Problems and tasks:
[1] Answer these questions about the Delta Softball League article:
(a) How many teams make up the league?
(b) Since what date has the league been playing its season this year?
(c) In which town was this year's All-Star game held?
[2] Carry on the Delta Softball League article from its final sentence.

Delta Softball League injecting life into communities.
During the summer-time, there’s nothing like getting together with family and friends to play sports.
And sports, when structured into a league can have an impact on the communities where they are played.
The Delta Softball League has been having this type of effect on cities in different parts of the area for 45 years. The league is made up of seven teams, the Drew Mets, the Cleveland Hitmen, the Shelby Sluggers, the Shaw Warriors, the Riverside Gators, the Ruleville Pirates and the Rosedale Blazers. The league is a mixture of players young and old.
DSL Commissioner Steven Toliver felt the more experienced players do a great job of setting the tone in the league.
“It’s special because of the dedication of most of the older players,” Toliver said. “We’re trying to keep it together. We’ve got two commissioners this year, and we try to keep everything real simple. It gives them something to do over the summer.”
One of the biggest obstacles this year that has posed a problem for any league has been the COVID-19 pandemic. The pandemic has shut down a lot of sports since March. Despite the obstacles of the pandemic, the DSL has been playing its season since June 12.
DSL Assistant Commissioner Michael Pointer, who has been involved in the league for 28 years, was pleased with the fact everyone was able to work together to have a season this year.
“We encourage the masks,” said Pointer. “At several home games, we’ve had parking areas for cars, and we have seating areas for the fans. We blocked it off on how far apart to sit. We discussed how we were going to handle it. It almost caused us not to have a season. We’ve used extreme caution.
“We have people in law enforcement, we have coaches, we have entrepreneurs that actually play this game. When kids come out and fans come out, they see and they’re like ‘Wow, I didn’t know he played.’ It brings them back out.”
Pointer feels the league does a good job of giving men a chance to be a positive influence in their communities.
“It’s a variety of young men that are trying to set examples for our younger men that are coming up,” said Pointer. “The league is very valuable because a lot of people come out and see how we conduct ourselves and things like that. That’s what makes it work. We’re to be role models for young people who come to these games.”
The league held its All-Star game on July 5. The game is rotated to a different town every year, with this year’s event held in Rosedale.
The DSL also has its own Hall of Fame. Before this years All-Star game started, Tyler Cameron, a league player, who died in a car accident earlier this year was inducted into the Hall of Fame. His mother, Shalondra Dudley was there to induct her son into the Hall of Fame, posthumously, and threw out the first pitch.

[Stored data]
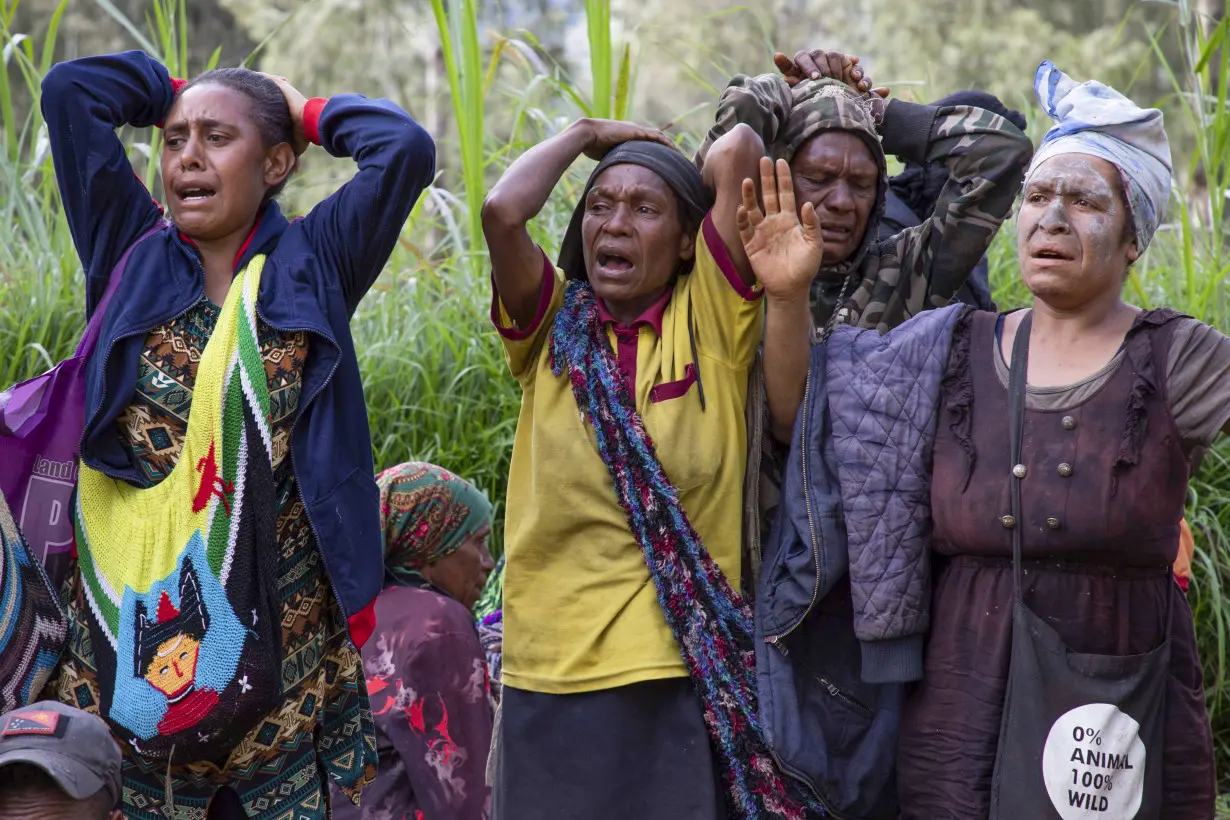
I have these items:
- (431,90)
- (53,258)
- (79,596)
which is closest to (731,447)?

Exercise answers:
[1]
(a) Seven
(b) June 12
(c) Rosedale

[2]
“We recently had our All-Star game which was attended by a lot of people. It brought Rosedale more people to come in and buy things and kind of boost up their economy a little bit,” said Pointer. “That’s what happens when we have these large All-Star games. We try to move them from community to community, so that way everybody can share in it. It brings out the people, and they sit and they laugh. They enjoy their hometown heroes. That’s what we enjoy doing.”
Cleveland Hitmen coach Drefuis Randle, who has been playing in the league for 26 years, said the league has been special for everyone involved.
“I look forward to it every summer,” said Randle. “As far as the surrounding areas go, everybody is competitive but at the end of every game we all bond like brothers. It’s been a joy for 26 years to have been able to play this long really. I can’t put into words how many friends I’ve met over the years playing in this league.”
Preston Billings has played in the league every year of its existence. For Billings, the sport of softball is another way for him to stay active and show younger folks the work ethic to advance in sports.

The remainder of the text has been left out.